The ratio columns display quintile scores and not the ratio itself. A 5 represents the 20% of stocks with the lowest ratios. A Score of 1 is given to the 20% of stocks with the highest ratios. Stocks with negative ratios are given a score of 0.

However, yield is the exception. It has the same quintile score as the P/D column. That is, high yield scores are given to stocks with high yields. Low yield scores are given to stocks with low yields. A 0 yield score is given to stocks that don't pay dividends.

Generally speaking, stocks with high quintile scores represent better values.

P/E = Price to Earnings Ratio Quintile
P/B = Price to Book Value Ratio Quintile
P/S = Price to Sales Ratio Quintile
P/C = Price to Cash Flow Ratio Quintile
P/D = Price to Dividend Ratio Quintile
Yield = Dividend Yield Quintile
G\$ = square root of (22.5 * EPS * BPS)
dG\$ = 100% * (G\$ - Price)/Price
VR = P/E Ratio divided by Dividend Yield

where

EPS = Earnings per share
BPS = Book Value per share

G\$ and dG\$

Benjamin Graham demanded that his defensive stocks have a combined P/E times P/B ratio of less than 22.5. The G\$ represents the price at which a stock would have a P/E times P/B equal to 22.5. As a result, a price less than the G\$ would represent a relatively good value.

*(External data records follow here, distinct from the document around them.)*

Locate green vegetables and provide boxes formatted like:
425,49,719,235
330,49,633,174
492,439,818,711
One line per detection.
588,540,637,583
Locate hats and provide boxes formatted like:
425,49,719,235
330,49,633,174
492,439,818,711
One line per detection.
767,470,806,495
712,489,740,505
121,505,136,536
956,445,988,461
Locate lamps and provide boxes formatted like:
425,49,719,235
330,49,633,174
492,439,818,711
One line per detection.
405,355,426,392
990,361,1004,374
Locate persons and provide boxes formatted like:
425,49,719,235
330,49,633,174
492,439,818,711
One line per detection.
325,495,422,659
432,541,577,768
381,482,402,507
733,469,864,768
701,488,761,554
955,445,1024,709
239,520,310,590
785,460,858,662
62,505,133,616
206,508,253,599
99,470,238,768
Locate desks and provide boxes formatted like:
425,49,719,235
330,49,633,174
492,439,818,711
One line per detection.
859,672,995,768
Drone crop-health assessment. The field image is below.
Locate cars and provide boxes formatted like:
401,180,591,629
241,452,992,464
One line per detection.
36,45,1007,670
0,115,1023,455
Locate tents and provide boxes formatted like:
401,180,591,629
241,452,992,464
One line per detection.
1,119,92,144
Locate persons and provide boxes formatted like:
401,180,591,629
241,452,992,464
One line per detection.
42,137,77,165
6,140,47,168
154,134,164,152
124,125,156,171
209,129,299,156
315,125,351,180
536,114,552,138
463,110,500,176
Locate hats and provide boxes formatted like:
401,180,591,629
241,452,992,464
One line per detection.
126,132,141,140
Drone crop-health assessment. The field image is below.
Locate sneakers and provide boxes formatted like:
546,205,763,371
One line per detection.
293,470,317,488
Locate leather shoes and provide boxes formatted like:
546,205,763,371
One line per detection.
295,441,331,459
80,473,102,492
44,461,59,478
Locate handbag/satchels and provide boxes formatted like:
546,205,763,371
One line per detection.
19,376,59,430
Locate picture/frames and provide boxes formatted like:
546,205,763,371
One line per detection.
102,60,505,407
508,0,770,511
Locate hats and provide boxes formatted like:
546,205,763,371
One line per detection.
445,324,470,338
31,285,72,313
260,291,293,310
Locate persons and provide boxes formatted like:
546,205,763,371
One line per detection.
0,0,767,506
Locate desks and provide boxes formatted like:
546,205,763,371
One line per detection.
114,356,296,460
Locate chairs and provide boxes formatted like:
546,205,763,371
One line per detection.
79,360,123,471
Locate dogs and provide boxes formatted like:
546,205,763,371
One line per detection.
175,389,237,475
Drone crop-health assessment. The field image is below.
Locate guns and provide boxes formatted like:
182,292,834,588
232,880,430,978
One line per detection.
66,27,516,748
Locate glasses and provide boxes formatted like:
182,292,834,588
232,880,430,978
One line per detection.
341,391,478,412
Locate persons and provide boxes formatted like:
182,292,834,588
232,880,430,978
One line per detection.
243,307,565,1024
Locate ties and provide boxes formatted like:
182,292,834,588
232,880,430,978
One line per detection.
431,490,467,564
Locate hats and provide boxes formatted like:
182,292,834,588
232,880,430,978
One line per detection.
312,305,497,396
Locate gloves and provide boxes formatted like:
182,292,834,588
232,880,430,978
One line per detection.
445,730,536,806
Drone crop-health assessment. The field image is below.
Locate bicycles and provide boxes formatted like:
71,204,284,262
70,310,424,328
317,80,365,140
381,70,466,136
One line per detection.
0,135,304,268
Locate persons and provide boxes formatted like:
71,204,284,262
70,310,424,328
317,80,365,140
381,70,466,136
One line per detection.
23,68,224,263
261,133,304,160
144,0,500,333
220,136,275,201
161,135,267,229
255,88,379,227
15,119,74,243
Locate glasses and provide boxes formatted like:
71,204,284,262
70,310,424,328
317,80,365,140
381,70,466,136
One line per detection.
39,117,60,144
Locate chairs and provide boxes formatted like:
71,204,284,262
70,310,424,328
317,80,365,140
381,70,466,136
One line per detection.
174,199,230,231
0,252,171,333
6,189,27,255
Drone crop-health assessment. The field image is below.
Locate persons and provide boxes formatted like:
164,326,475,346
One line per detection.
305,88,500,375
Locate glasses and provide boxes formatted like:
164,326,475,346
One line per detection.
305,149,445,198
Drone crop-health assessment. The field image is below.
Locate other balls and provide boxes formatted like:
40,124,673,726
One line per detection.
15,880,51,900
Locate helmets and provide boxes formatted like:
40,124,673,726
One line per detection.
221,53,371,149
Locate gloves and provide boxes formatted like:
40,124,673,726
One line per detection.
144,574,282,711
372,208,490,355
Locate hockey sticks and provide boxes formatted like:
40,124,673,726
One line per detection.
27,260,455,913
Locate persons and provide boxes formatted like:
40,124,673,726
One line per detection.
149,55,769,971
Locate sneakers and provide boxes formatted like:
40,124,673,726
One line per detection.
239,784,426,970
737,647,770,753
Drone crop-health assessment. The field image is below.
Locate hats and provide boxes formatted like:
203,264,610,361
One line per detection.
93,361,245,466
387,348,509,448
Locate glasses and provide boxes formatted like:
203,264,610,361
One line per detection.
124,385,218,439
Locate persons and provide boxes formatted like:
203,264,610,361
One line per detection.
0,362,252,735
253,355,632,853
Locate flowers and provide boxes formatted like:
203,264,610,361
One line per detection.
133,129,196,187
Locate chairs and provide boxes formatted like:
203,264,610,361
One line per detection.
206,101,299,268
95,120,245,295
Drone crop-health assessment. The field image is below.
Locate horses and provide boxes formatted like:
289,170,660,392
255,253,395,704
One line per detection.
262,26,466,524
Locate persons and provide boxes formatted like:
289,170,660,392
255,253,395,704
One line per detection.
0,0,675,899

The dG\$ is the percentage amount that a stock would have to rise by to hit the G\$. All else being equal, a higher dG\$ is better.

A word of caution

The value screens are provided for informational purposes only. They are not intended to represent recommendations or financial advice. Be sure to do your own due diligence. Consult with your investment advisor before making any changes to your portfolio.